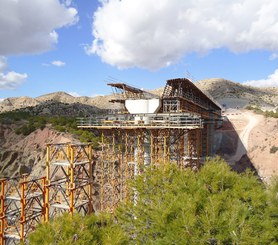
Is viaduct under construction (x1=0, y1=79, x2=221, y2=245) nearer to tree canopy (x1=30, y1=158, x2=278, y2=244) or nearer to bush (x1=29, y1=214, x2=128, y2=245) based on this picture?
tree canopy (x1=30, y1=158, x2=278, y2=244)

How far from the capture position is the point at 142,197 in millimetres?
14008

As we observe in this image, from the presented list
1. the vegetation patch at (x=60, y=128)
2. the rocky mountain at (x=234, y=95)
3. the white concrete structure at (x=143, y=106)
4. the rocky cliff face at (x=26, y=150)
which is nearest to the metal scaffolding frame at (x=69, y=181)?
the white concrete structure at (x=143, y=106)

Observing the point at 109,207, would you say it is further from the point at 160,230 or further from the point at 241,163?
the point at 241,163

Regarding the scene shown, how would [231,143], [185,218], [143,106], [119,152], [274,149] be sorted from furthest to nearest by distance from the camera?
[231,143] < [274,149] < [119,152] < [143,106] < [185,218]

==

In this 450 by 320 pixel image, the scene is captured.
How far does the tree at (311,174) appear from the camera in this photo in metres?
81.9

■ What you are asked to do
Rewrite the data from the line with "Regarding the scene" up to and including the line with "[231,143] < [274,149]" as a Markdown table with the columns Row and Data line, one line per row and blank lines left out.

■ Full response
| Row | Data line |
|---|---|
| 1 | Regarding the scene shown, how would [231,143], [185,218], [143,106], [119,152], [274,149] be sorted from furthest to nearest by distance from the camera? |
| 2 | [231,143] < [274,149] < [119,152] < [143,106] < [185,218] |